In realtà però, com’è risaputo, alzando i toni si ottiene in genere l’effetto opposto a quello perseguito, cioè il progressivo scivolamento nel rumore di fondo. Sono lì a dimostrarlo le due pessime battute pronunciate da Filippo Ceccarelli e Vittorio Feltri. Il primo – firma del quotidiano Repubblica – si è prodotto a Propaganda Live in un gioco di parole che davvero non gli fa onore: “Atreju, Atreju, a troja”. Rimarcandolo, all’inarcare di ciglia del conduttore Zoro, con un: “Nessun lapsus”. Il secondo spara ripetutamente in senso metaforico, talvolta richiamando il termine anche in senso letterale: a La Zanzara – trasmissione di Radio 24 (Confindustria editore!) i cui toni sono sempre siderali, o abissali a seconda del punto di vista – ha infatti definito i musulmani una “razza inferiore” a cui “sparerei in bocca”.

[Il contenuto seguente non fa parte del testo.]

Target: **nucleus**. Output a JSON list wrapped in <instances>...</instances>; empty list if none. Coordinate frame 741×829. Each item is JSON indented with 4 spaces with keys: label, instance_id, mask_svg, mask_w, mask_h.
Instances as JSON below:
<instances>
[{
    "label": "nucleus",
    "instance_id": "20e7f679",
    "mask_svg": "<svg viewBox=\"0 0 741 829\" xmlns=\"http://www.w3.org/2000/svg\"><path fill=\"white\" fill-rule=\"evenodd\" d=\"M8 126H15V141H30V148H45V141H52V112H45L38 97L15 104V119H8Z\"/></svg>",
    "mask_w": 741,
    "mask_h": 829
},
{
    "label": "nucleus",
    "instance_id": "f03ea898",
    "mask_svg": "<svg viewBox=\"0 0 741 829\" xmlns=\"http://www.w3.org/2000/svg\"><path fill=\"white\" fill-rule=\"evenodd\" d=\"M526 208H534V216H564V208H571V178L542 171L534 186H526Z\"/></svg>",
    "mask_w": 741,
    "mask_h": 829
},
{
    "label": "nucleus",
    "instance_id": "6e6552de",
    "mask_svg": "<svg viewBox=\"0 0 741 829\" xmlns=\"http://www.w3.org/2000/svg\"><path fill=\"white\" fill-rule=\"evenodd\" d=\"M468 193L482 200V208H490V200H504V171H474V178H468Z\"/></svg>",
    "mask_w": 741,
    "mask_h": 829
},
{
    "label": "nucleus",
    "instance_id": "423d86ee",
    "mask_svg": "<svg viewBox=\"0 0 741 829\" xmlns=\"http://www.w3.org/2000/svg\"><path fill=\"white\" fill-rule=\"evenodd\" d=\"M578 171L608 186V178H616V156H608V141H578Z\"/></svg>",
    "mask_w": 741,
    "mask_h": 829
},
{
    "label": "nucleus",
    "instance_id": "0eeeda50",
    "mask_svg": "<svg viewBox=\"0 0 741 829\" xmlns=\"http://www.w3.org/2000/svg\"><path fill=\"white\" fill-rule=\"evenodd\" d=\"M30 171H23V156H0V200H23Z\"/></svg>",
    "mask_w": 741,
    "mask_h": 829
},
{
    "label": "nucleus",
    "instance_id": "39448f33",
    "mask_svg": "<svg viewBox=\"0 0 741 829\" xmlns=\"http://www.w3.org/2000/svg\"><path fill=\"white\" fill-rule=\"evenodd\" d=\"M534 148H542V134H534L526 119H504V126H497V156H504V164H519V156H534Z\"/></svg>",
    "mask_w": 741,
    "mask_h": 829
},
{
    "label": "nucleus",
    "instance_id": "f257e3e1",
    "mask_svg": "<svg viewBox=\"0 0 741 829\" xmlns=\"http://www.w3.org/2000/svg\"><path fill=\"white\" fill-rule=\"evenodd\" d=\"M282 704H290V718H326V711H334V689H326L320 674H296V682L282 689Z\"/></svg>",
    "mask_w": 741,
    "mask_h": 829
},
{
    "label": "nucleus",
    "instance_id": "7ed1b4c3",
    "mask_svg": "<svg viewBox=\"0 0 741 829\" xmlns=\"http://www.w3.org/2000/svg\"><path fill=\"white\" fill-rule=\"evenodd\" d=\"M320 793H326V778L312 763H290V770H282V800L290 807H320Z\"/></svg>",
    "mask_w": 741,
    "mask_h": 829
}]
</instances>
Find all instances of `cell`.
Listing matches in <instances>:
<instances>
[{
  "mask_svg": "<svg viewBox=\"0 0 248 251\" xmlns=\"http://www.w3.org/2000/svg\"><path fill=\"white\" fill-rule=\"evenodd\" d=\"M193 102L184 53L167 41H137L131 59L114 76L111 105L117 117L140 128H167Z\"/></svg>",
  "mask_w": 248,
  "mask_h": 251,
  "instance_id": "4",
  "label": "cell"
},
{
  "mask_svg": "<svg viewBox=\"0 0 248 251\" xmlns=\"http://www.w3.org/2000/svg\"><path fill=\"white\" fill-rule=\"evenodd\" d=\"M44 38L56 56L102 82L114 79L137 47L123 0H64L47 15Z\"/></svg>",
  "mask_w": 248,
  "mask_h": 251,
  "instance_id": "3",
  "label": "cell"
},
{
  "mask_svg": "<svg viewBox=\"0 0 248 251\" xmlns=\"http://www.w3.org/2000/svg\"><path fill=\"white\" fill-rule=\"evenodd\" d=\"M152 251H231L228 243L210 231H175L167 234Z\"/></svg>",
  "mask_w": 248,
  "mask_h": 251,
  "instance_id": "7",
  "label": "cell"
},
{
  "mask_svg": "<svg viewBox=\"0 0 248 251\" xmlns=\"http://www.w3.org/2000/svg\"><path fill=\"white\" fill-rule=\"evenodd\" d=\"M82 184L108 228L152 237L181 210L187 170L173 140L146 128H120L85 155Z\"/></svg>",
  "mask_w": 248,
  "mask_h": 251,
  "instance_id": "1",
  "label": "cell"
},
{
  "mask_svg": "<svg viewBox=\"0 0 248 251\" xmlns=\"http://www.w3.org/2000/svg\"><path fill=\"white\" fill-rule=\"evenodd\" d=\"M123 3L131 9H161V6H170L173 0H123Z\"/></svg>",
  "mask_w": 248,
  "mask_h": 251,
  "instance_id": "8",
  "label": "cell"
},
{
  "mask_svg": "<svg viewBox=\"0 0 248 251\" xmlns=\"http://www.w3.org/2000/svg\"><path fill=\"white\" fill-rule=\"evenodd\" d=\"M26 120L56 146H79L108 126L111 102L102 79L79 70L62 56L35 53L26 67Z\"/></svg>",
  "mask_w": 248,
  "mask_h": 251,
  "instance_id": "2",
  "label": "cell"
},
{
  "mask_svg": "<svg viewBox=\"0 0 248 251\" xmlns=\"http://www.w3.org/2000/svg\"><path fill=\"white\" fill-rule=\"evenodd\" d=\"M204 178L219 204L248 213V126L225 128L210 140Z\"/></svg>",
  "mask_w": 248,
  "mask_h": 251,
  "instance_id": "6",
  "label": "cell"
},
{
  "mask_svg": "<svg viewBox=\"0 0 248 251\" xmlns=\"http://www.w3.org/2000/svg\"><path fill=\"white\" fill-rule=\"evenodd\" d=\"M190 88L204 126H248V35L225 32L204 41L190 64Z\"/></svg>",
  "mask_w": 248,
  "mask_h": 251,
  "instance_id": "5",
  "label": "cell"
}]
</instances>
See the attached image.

Almeno nell’immediato, pochi sembrano essersi accorti delle due colossali fesserie, anche se c’è tempo per recuperare (oggi, poi, è domenica…). E d’altronde è sempre più difficile cogliere le distonie in un concerto cacofonico di messaggi come quello nei quali vecchi e nuovi media ci immergono. Dal doppiaggio surreale delle pubblicità di Temu che scontiamo per usare alcune app, agli alti moniti che auspicano palingenesi irrealizzabili (i tipici “basta, mai più”), fino alle conversazioni social dove qualunque tema, fosse pure il banale menù di un ristorante, dà la stura a un’onanistica conversazione in cui quasi nessuno legge i commenti precedenti prima di postare il proprio.

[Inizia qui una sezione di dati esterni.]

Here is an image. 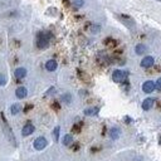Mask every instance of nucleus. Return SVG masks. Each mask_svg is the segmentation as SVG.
<instances>
[{
    "instance_id": "ddd939ff",
    "label": "nucleus",
    "mask_w": 161,
    "mask_h": 161,
    "mask_svg": "<svg viewBox=\"0 0 161 161\" xmlns=\"http://www.w3.org/2000/svg\"><path fill=\"white\" fill-rule=\"evenodd\" d=\"M98 112H100L98 107H89V108H86L85 111H83V113H85L86 116H96Z\"/></svg>"
},
{
    "instance_id": "6e6552de",
    "label": "nucleus",
    "mask_w": 161,
    "mask_h": 161,
    "mask_svg": "<svg viewBox=\"0 0 161 161\" xmlns=\"http://www.w3.org/2000/svg\"><path fill=\"white\" fill-rule=\"evenodd\" d=\"M34 130H36V127H34L32 123H26L23 127V130H22V135L23 136H29L34 132Z\"/></svg>"
},
{
    "instance_id": "a211bd4d",
    "label": "nucleus",
    "mask_w": 161,
    "mask_h": 161,
    "mask_svg": "<svg viewBox=\"0 0 161 161\" xmlns=\"http://www.w3.org/2000/svg\"><path fill=\"white\" fill-rule=\"evenodd\" d=\"M59 132H60V127H59V126L54 127V130H53V138H54L55 142H57L58 140H59Z\"/></svg>"
},
{
    "instance_id": "393cba45",
    "label": "nucleus",
    "mask_w": 161,
    "mask_h": 161,
    "mask_svg": "<svg viewBox=\"0 0 161 161\" xmlns=\"http://www.w3.org/2000/svg\"><path fill=\"white\" fill-rule=\"evenodd\" d=\"M81 131V125H74L73 126V132H79Z\"/></svg>"
},
{
    "instance_id": "7ed1b4c3",
    "label": "nucleus",
    "mask_w": 161,
    "mask_h": 161,
    "mask_svg": "<svg viewBox=\"0 0 161 161\" xmlns=\"http://www.w3.org/2000/svg\"><path fill=\"white\" fill-rule=\"evenodd\" d=\"M47 145H48V141H47V138L43 137V136H40V137L34 140V149L38 150V151L44 150L47 147Z\"/></svg>"
},
{
    "instance_id": "423d86ee",
    "label": "nucleus",
    "mask_w": 161,
    "mask_h": 161,
    "mask_svg": "<svg viewBox=\"0 0 161 161\" xmlns=\"http://www.w3.org/2000/svg\"><path fill=\"white\" fill-rule=\"evenodd\" d=\"M153 63H155V59L151 55H147V57H144V59L141 60V67L142 68H150L153 66Z\"/></svg>"
},
{
    "instance_id": "2eb2a0df",
    "label": "nucleus",
    "mask_w": 161,
    "mask_h": 161,
    "mask_svg": "<svg viewBox=\"0 0 161 161\" xmlns=\"http://www.w3.org/2000/svg\"><path fill=\"white\" fill-rule=\"evenodd\" d=\"M20 111H22V106H20L19 103H14L13 106L10 107V113H11V115H14V116L18 115Z\"/></svg>"
},
{
    "instance_id": "f8f14e48",
    "label": "nucleus",
    "mask_w": 161,
    "mask_h": 161,
    "mask_svg": "<svg viewBox=\"0 0 161 161\" xmlns=\"http://www.w3.org/2000/svg\"><path fill=\"white\" fill-rule=\"evenodd\" d=\"M153 107V100L152 98H146V100H144V102H142V110L144 111H149V110H151Z\"/></svg>"
},
{
    "instance_id": "b1692460",
    "label": "nucleus",
    "mask_w": 161,
    "mask_h": 161,
    "mask_svg": "<svg viewBox=\"0 0 161 161\" xmlns=\"http://www.w3.org/2000/svg\"><path fill=\"white\" fill-rule=\"evenodd\" d=\"M155 87H156V89H157V91H161V77H160V78L156 81Z\"/></svg>"
},
{
    "instance_id": "0eeeda50",
    "label": "nucleus",
    "mask_w": 161,
    "mask_h": 161,
    "mask_svg": "<svg viewBox=\"0 0 161 161\" xmlns=\"http://www.w3.org/2000/svg\"><path fill=\"white\" fill-rule=\"evenodd\" d=\"M26 94H28V89H26L25 87H23V86L18 87V88H17V91H15V96L18 97L19 100H23V98H25V97H26Z\"/></svg>"
},
{
    "instance_id": "4468645a",
    "label": "nucleus",
    "mask_w": 161,
    "mask_h": 161,
    "mask_svg": "<svg viewBox=\"0 0 161 161\" xmlns=\"http://www.w3.org/2000/svg\"><path fill=\"white\" fill-rule=\"evenodd\" d=\"M120 135H121V130L118 127H112L110 130V136H111L112 140H117L118 137H120Z\"/></svg>"
},
{
    "instance_id": "f257e3e1",
    "label": "nucleus",
    "mask_w": 161,
    "mask_h": 161,
    "mask_svg": "<svg viewBox=\"0 0 161 161\" xmlns=\"http://www.w3.org/2000/svg\"><path fill=\"white\" fill-rule=\"evenodd\" d=\"M49 39H51L49 34L45 32H40L37 36V47L39 49H45L49 45Z\"/></svg>"
},
{
    "instance_id": "f03ea898",
    "label": "nucleus",
    "mask_w": 161,
    "mask_h": 161,
    "mask_svg": "<svg viewBox=\"0 0 161 161\" xmlns=\"http://www.w3.org/2000/svg\"><path fill=\"white\" fill-rule=\"evenodd\" d=\"M126 77H127L126 72L120 71V69H116V71H113V73H112V79H113V82H116V83L125 82L126 81Z\"/></svg>"
},
{
    "instance_id": "f3484780",
    "label": "nucleus",
    "mask_w": 161,
    "mask_h": 161,
    "mask_svg": "<svg viewBox=\"0 0 161 161\" xmlns=\"http://www.w3.org/2000/svg\"><path fill=\"white\" fill-rule=\"evenodd\" d=\"M71 144H73V136L72 135H66L64 137H63V145L64 146H69Z\"/></svg>"
},
{
    "instance_id": "39448f33",
    "label": "nucleus",
    "mask_w": 161,
    "mask_h": 161,
    "mask_svg": "<svg viewBox=\"0 0 161 161\" xmlns=\"http://www.w3.org/2000/svg\"><path fill=\"white\" fill-rule=\"evenodd\" d=\"M153 89H156V87H155V83H153L152 81H146V82H144L142 91H144L145 93H151V92H153Z\"/></svg>"
},
{
    "instance_id": "dca6fc26",
    "label": "nucleus",
    "mask_w": 161,
    "mask_h": 161,
    "mask_svg": "<svg viewBox=\"0 0 161 161\" xmlns=\"http://www.w3.org/2000/svg\"><path fill=\"white\" fill-rule=\"evenodd\" d=\"M146 51H147V48H146V45H144V44H137L136 48H135V52L138 55H142L144 53H146Z\"/></svg>"
},
{
    "instance_id": "5701e85b",
    "label": "nucleus",
    "mask_w": 161,
    "mask_h": 161,
    "mask_svg": "<svg viewBox=\"0 0 161 161\" xmlns=\"http://www.w3.org/2000/svg\"><path fill=\"white\" fill-rule=\"evenodd\" d=\"M101 30V26L100 25H92V28H91V32H92V33H98Z\"/></svg>"
},
{
    "instance_id": "4be33fe9",
    "label": "nucleus",
    "mask_w": 161,
    "mask_h": 161,
    "mask_svg": "<svg viewBox=\"0 0 161 161\" xmlns=\"http://www.w3.org/2000/svg\"><path fill=\"white\" fill-rule=\"evenodd\" d=\"M73 4L76 8H81V6H83V4H85V0H74Z\"/></svg>"
},
{
    "instance_id": "9d476101",
    "label": "nucleus",
    "mask_w": 161,
    "mask_h": 161,
    "mask_svg": "<svg viewBox=\"0 0 161 161\" xmlns=\"http://www.w3.org/2000/svg\"><path fill=\"white\" fill-rule=\"evenodd\" d=\"M14 76H15L18 79L24 78V77L26 76V69H25V68H23V67H19V68H17V69H15V72H14Z\"/></svg>"
},
{
    "instance_id": "20e7f679",
    "label": "nucleus",
    "mask_w": 161,
    "mask_h": 161,
    "mask_svg": "<svg viewBox=\"0 0 161 161\" xmlns=\"http://www.w3.org/2000/svg\"><path fill=\"white\" fill-rule=\"evenodd\" d=\"M2 117H3V123H4V130H5V135H6V137L9 138V141L15 146L17 145V142H15V138H14V135H13V131L10 130V127H9V125H8V122L5 121V118H4V115H2Z\"/></svg>"
},
{
    "instance_id": "9b49d317",
    "label": "nucleus",
    "mask_w": 161,
    "mask_h": 161,
    "mask_svg": "<svg viewBox=\"0 0 161 161\" xmlns=\"http://www.w3.org/2000/svg\"><path fill=\"white\" fill-rule=\"evenodd\" d=\"M120 19L122 20V22L127 25L128 28H134L135 26V23H134V20H132L128 15H120Z\"/></svg>"
},
{
    "instance_id": "6ab92c4d",
    "label": "nucleus",
    "mask_w": 161,
    "mask_h": 161,
    "mask_svg": "<svg viewBox=\"0 0 161 161\" xmlns=\"http://www.w3.org/2000/svg\"><path fill=\"white\" fill-rule=\"evenodd\" d=\"M62 101L64 103H71L72 102V94L71 93H64L62 96Z\"/></svg>"
},
{
    "instance_id": "412c9836",
    "label": "nucleus",
    "mask_w": 161,
    "mask_h": 161,
    "mask_svg": "<svg viewBox=\"0 0 161 161\" xmlns=\"http://www.w3.org/2000/svg\"><path fill=\"white\" fill-rule=\"evenodd\" d=\"M6 82H8V78H6L5 74H0V87L2 86H5Z\"/></svg>"
},
{
    "instance_id": "a878e982",
    "label": "nucleus",
    "mask_w": 161,
    "mask_h": 161,
    "mask_svg": "<svg viewBox=\"0 0 161 161\" xmlns=\"http://www.w3.org/2000/svg\"><path fill=\"white\" fill-rule=\"evenodd\" d=\"M52 92H54V87H51L49 89H48L47 92H45V96H49V94H52Z\"/></svg>"
},
{
    "instance_id": "aec40b11",
    "label": "nucleus",
    "mask_w": 161,
    "mask_h": 161,
    "mask_svg": "<svg viewBox=\"0 0 161 161\" xmlns=\"http://www.w3.org/2000/svg\"><path fill=\"white\" fill-rule=\"evenodd\" d=\"M104 43H106V45H107V47H111V48H113V47H116L117 42H116L115 39H112V38H107L106 40H104Z\"/></svg>"
},
{
    "instance_id": "1a4fd4ad",
    "label": "nucleus",
    "mask_w": 161,
    "mask_h": 161,
    "mask_svg": "<svg viewBox=\"0 0 161 161\" xmlns=\"http://www.w3.org/2000/svg\"><path fill=\"white\" fill-rule=\"evenodd\" d=\"M57 67H58V63L55 62L54 59H49L45 63V69L47 71H49V72H54L55 69H57Z\"/></svg>"
},
{
    "instance_id": "bb28decb",
    "label": "nucleus",
    "mask_w": 161,
    "mask_h": 161,
    "mask_svg": "<svg viewBox=\"0 0 161 161\" xmlns=\"http://www.w3.org/2000/svg\"><path fill=\"white\" fill-rule=\"evenodd\" d=\"M157 2H161V0H157Z\"/></svg>"
}]
</instances>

Riccardo Muti, in un coming out senile che il Corriere opportunamente titola “Non sopporto più l’acuto di Vincerò” (anche le cose più belle si logorano), torna su alcune questioni già affrontate in altre interviste e ripropone il mito dell’Universo che “canta” e delle armonie celesti.

Il problema sono le stecche terrestri.